Я стоял со спущенными штанами и крепко так думал. Раньше такого мне никогда не снилось. Возможно, конечно, тот факт, что двадцать восемь лет меня называли Женей, наконец, каким-то неведомым способом привел мое подсознание к такому кошмару, в коем я сейчас нахожусь…
Нет, это бред! Мое подсознание не может быть настолько больным. Пора это все заканчивать. Было интересно, но пора просыпаться и никогда этот сон больше не вспоминать!
Итак, делаем то дело, ради которого я снимал штаны, и ждем закономерного пробуждения!
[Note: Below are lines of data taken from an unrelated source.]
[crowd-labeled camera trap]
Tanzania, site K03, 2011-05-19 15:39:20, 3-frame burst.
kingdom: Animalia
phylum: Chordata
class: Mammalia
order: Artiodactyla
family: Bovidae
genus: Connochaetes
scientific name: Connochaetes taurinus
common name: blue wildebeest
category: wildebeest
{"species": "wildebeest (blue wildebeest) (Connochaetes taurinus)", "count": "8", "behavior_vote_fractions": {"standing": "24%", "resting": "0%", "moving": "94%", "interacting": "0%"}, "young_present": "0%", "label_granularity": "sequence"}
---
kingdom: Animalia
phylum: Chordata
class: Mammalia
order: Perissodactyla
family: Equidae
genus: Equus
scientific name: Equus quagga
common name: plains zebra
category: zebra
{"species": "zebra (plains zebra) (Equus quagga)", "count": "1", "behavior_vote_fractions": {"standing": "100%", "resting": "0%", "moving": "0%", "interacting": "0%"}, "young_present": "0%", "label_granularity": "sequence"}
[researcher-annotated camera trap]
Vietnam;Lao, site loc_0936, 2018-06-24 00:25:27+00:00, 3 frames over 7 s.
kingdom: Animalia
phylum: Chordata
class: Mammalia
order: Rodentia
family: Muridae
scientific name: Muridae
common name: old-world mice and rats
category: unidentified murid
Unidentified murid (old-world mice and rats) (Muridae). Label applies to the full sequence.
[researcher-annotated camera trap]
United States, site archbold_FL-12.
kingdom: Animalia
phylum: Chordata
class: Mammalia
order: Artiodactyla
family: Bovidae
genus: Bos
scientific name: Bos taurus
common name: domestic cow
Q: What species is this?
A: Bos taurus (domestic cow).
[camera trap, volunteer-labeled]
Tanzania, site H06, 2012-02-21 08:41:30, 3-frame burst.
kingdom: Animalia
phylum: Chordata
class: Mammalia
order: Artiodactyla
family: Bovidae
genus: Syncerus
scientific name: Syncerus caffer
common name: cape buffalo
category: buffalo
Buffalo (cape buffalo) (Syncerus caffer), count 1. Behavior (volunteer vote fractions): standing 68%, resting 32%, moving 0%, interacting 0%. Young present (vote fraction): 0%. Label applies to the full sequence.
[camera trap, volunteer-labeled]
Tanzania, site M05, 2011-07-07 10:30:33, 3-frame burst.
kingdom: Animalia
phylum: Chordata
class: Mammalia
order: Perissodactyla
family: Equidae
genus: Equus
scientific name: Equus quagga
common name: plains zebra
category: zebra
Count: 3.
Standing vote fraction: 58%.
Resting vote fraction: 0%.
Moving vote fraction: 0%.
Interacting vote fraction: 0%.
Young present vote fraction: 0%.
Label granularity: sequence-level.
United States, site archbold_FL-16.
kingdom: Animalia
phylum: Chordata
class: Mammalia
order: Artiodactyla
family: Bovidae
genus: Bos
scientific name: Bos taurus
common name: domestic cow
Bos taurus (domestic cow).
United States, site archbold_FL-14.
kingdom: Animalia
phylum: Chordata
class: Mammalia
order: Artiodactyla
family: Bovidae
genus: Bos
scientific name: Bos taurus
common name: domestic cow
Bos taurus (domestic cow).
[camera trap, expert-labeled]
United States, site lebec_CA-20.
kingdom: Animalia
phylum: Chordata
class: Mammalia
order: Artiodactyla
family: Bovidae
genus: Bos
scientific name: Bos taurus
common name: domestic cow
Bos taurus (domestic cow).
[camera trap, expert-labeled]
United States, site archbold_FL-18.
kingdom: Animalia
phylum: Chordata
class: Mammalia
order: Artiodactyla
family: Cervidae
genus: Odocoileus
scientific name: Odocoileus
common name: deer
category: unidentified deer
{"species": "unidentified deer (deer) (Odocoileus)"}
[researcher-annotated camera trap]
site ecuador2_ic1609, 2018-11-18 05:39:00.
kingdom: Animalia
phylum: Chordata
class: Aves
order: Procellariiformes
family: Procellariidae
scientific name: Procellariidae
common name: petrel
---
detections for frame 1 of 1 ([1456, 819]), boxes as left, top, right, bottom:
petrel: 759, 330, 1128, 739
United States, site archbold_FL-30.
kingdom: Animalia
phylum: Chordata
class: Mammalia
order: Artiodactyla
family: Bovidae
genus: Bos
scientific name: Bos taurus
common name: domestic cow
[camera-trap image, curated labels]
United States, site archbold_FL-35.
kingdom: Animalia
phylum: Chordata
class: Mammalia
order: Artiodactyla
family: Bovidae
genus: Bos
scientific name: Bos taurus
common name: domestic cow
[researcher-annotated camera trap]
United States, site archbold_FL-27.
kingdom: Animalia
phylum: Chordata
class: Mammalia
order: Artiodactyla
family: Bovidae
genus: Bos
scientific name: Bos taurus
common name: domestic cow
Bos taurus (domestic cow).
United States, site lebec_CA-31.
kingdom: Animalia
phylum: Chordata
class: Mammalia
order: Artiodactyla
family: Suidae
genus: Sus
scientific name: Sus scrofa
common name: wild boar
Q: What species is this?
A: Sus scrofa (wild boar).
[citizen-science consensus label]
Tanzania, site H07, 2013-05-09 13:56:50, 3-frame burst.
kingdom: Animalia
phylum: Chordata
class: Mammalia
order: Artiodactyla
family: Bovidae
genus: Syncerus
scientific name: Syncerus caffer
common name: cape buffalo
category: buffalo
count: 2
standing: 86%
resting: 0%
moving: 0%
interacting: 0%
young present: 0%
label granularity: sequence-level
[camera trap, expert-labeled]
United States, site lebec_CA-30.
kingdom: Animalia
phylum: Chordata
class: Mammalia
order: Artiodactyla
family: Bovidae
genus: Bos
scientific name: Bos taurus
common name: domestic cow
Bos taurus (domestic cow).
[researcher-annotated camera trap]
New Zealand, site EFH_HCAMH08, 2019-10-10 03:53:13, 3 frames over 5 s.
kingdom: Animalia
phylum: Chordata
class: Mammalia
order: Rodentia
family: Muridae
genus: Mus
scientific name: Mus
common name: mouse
Благо, я никогда не упускал возможности пошляться с рюкзаком по горам, поэтому, время от времени, сидеть в гордой позе орла мне было несложно. Сделав-таки свое дело, я натянул штаны, вернулся на свой наблюдательный пункт и стал ждать, что произойдет раньше: охотник закончит привал, или я проснусь.
Пока ничего не происходило, я разобрался с узлом на мешочке, притороченном у поясу. В нем оказались три крошечные желтые монеты. Для своего размера они были довольно увесисты, и я решил, что они золотые. И тут же вспомнил, как бабушка всегда говорила, что видеть мелочь во сне – к слезам.
Все, что нас не убивает, может свести нас с ума
Вся честн
Внезапно, сильно защипало в носу и слезы сами по себе полились из глаз. Это было два настоящих бурных потока. Никогда еще я так неистово не ревел. В тот момент я как бы разделился: новый организм сам по себе бился в истерике, а моя старая личность с вселенской грустью смотрела на это со стороны, подмечая, что предсказываемых бабушкой слез ждать оказалось недолго.
Когда слезы уже высохли, а всхлипывания с подвываниями стали повторяться совсем редко, я продолжил свою слежку. Еще оставался вариант, что я нахожусь в коме или просто брежу из-за того, что в лаборатории произошел какой-то сбой, и это каким-то образом отобразилось на моем сознании. Альтернативой был перенос этого самого сознания или его копии, если ее успели снять, в другое тело. Где на данный момент находилось это тело, и кому оно принадлежало до этого – вопрос пока десятый. Важнее всего тут было: оригинал сознания или копия?